Location: Toxicology and Mycotoxin Research
Title: Comparing the reproductive toxicity of fumonisin B1 (FB1) and hydrolyzed fumonisin B1 (HFB1): only FB1 induced neural tube defects in LM/Bc Mice Authors
|Burns, T - TOX PROG/UGEORGIA,ATHENS|
|Gelineau-Van Waes, J - MED CEN/UNEBRASKA,OMAHA|
Submitted to: Meeting, Center for Food Safety, University of Georgia
Publication Type: Abstract Only
Publication Acceptance Date: February 20, 2009
Publication Date: March 3, 2009
Citation: Voss, K.A., Burns, T.D., Snook, M.E., Riley, R.T., Gelineau-Van Waes, J.B. 2009. Comparing the reproductive toxicity of fumonisin B1 (FB1) and hydrolyzed fumonisin B1 (HFB1): only FB1 induced neural tube defects in LM/Bc Mice. Proceedings of the 20009 Annual Meeting of the Center for Food Safety, University of Georgia. March 3 - 4, 2009. Athens, Georgia. Interpretive Summary: Abstract - no summary required.

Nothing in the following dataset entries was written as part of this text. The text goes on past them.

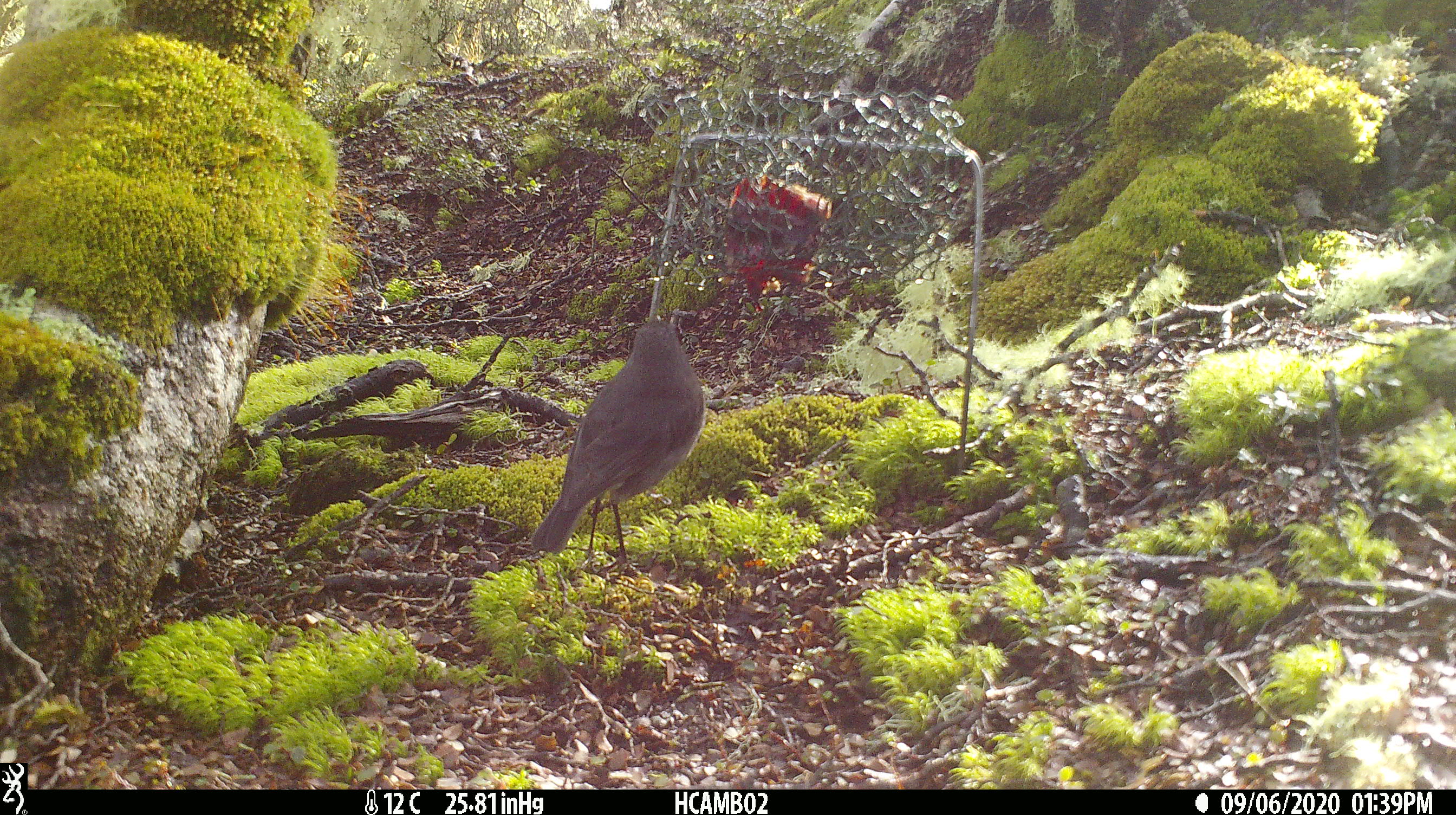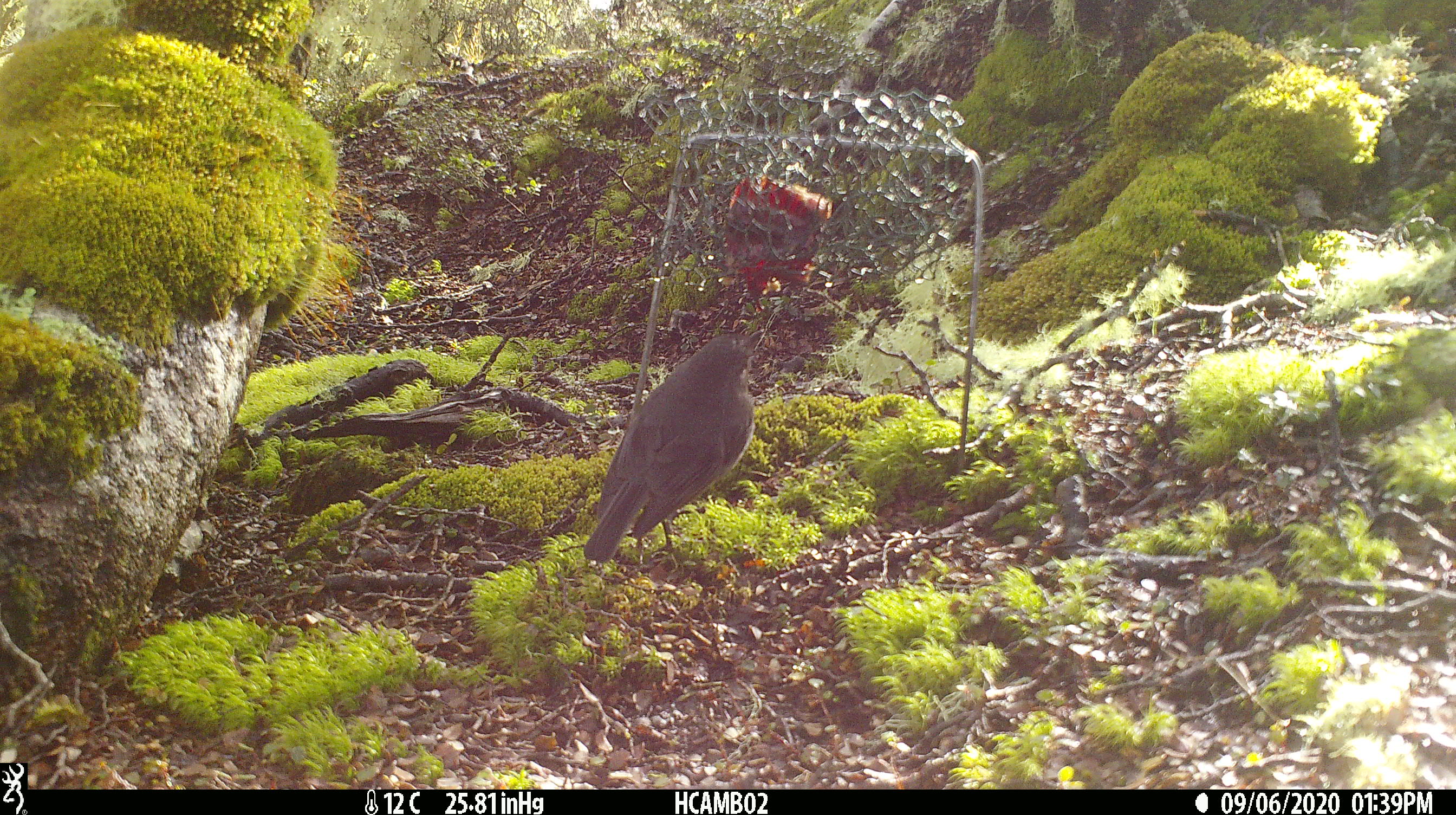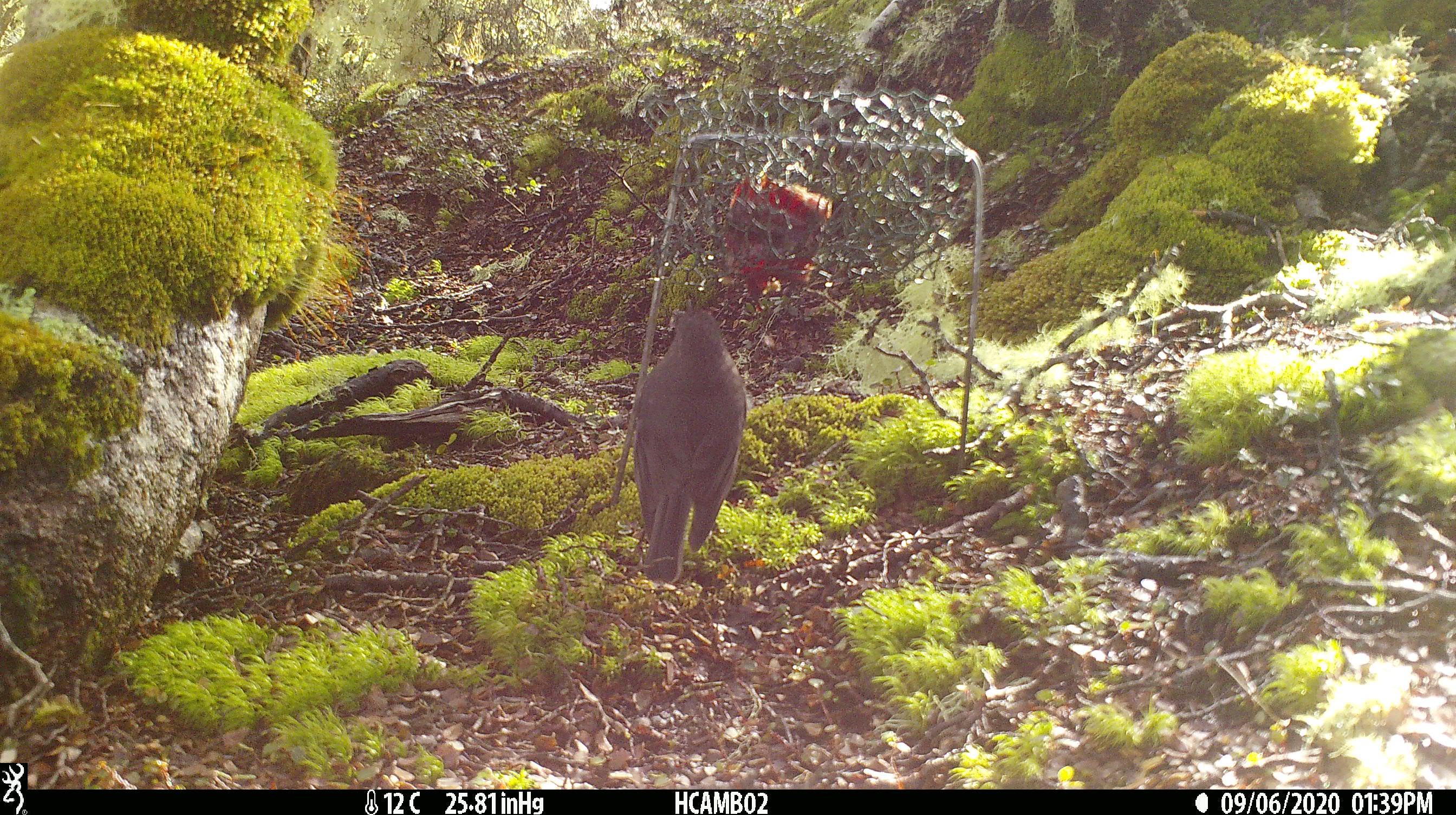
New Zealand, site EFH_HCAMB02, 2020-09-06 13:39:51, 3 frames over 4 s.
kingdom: Animalia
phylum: Chordata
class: Aves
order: Passeriformes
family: Petroicidae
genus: Petroica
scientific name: Petroica australis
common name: new zealand robin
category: robin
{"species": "robin (new zealand robin) (Petroica australis)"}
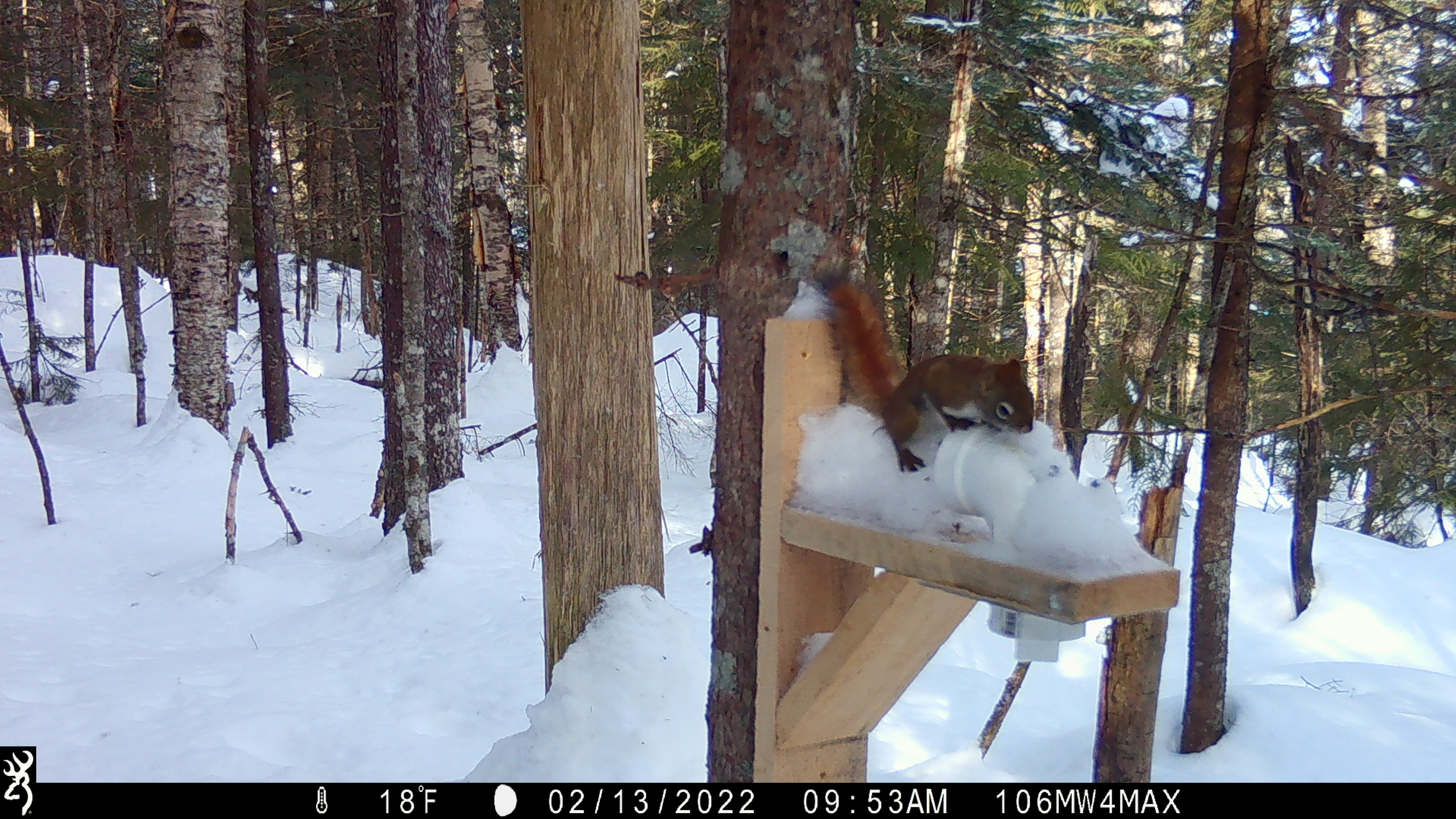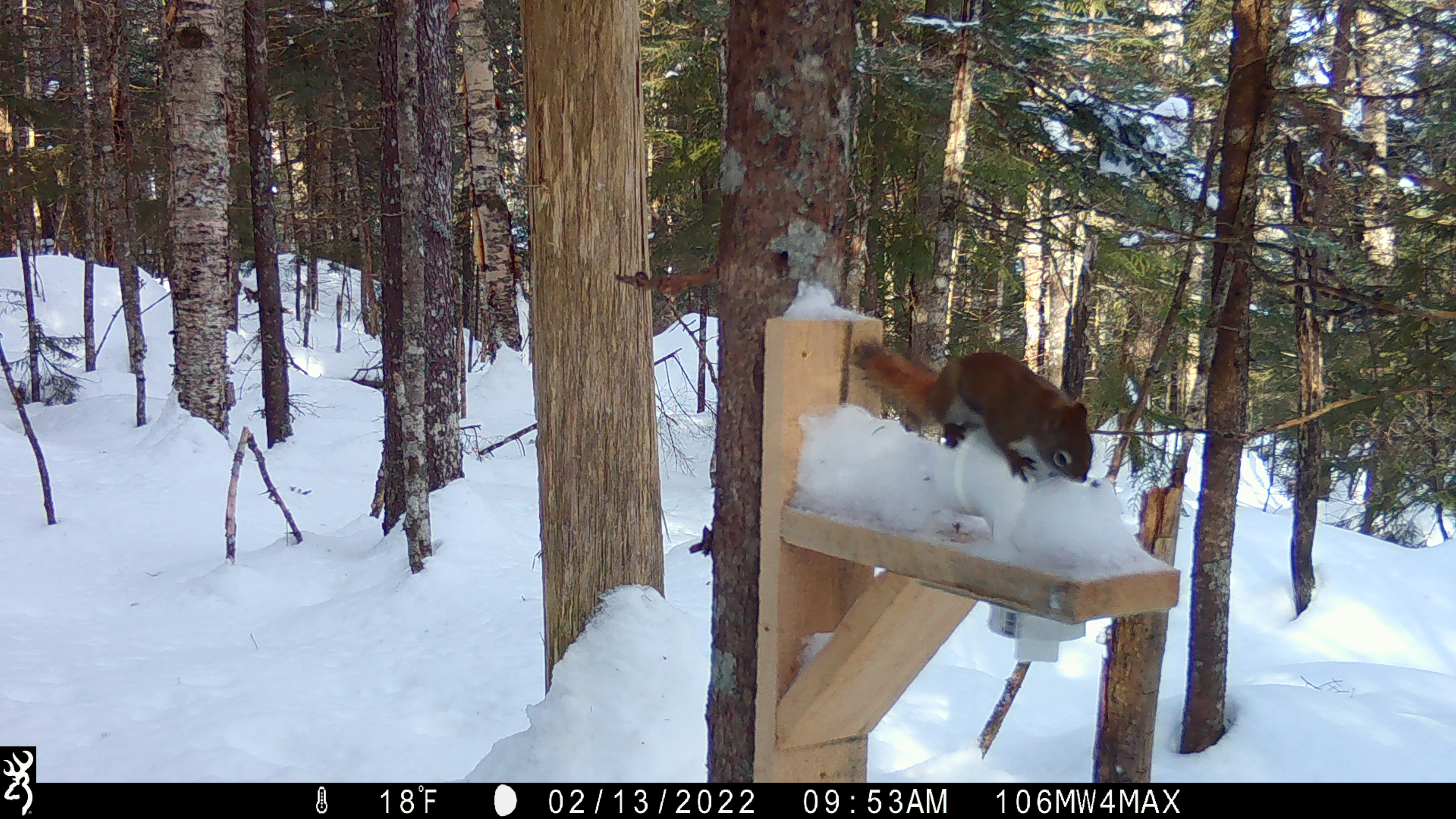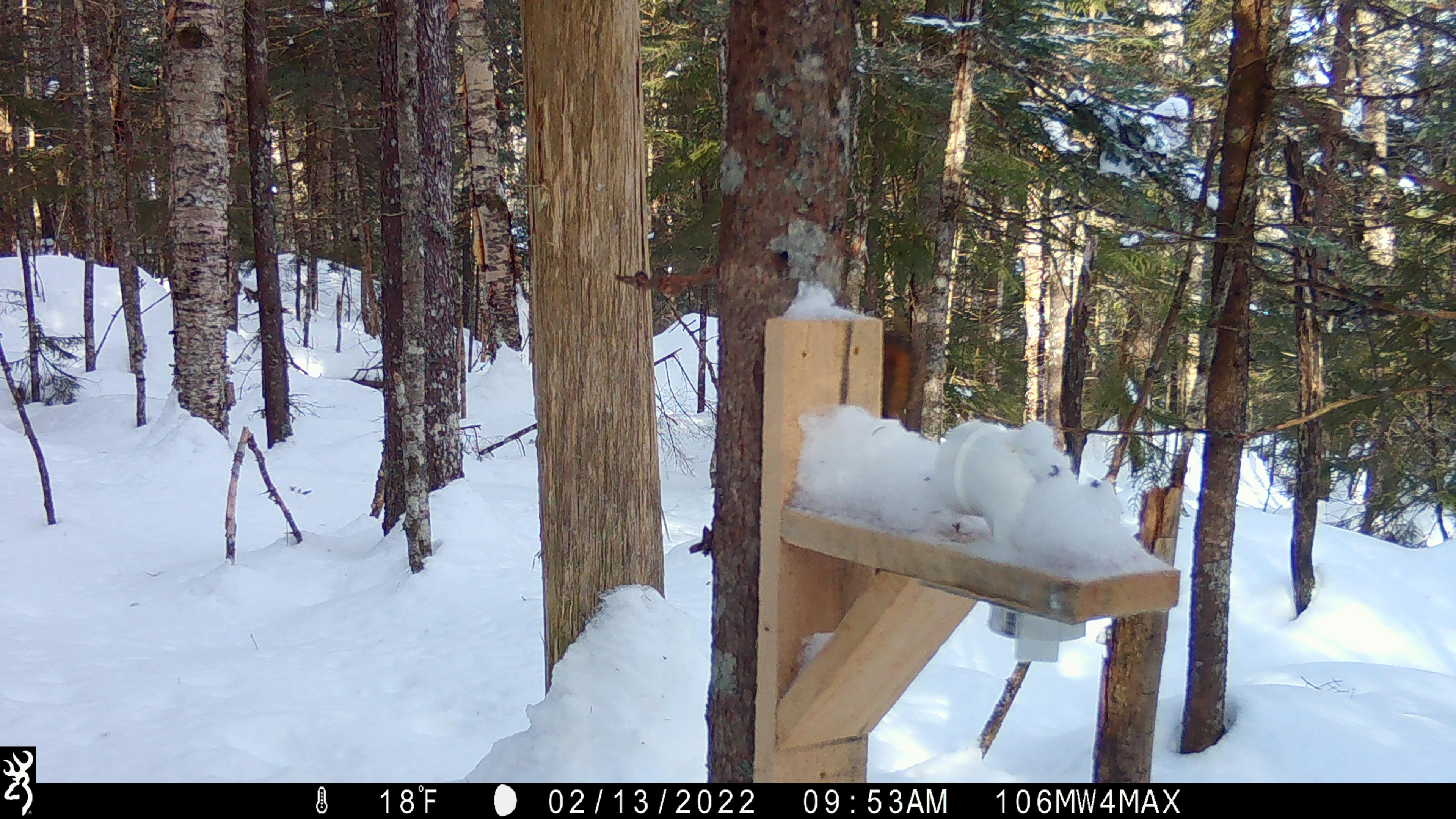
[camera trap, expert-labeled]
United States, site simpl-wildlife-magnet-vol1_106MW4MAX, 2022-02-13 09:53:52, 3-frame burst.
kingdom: Animalia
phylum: Chordata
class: Mammalia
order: Rodentia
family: Sciuridae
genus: Tamiasciurus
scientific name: Tamiasciurus hudsonicus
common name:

Technical Abstract: Fumonisins are mycotoxins that are found in corn-based foods. They are hydrolyzed under alkaline conditions such as those of the cooking process known as nixtamalization. Hydrolyzed fumonisins have been found in corn tortillas and evidence suggests that the consumption of tortillas containing fumonisins was a contributing factor in an enigmatic cluster of neural tube defects in southern Texas during 1990-91. Fumonisin B1 (FB1), the most common fumonisin, causes neural tube defects when given to mice at a critical time period during pregnancy. The ability of hydrolyzed fumonisin B1 (HFB1) to cause neural tube defects was tested by administering it by intraperitoneal injection (ip) at doses of up to 20 mg/kg (<49 µmol/kg) body weight to pregnant mice of the LM/Bc strain, a sensitive in vivo model for FB1-induced neural tube defects. Another group was given 10 mg/kg body weight (=14 µmol/kg ip) FB1 and a control group was treated with vehicle only. NTDs were found in all litters from FB1-exposed dams. Decreased numbers of fetuses/litter, decreased litter weights and increased fetal deaths were also found in the FB1-treated group. In contrast, no neural tube defects or other indications of fetal toxicity were found in the control group or any group treated with HFB1. Because the highest HFB1 dose was about 3.5 fold greater (µmol/kg basis) than the FB1 dose, these results indicate that HFB1 is a significantly less potent reproductive toxin in the LM/Bc mouse model. Additional studies are needed to determine if a lowest observed adverse effect level for HFB1-induced neural tube defects can be established.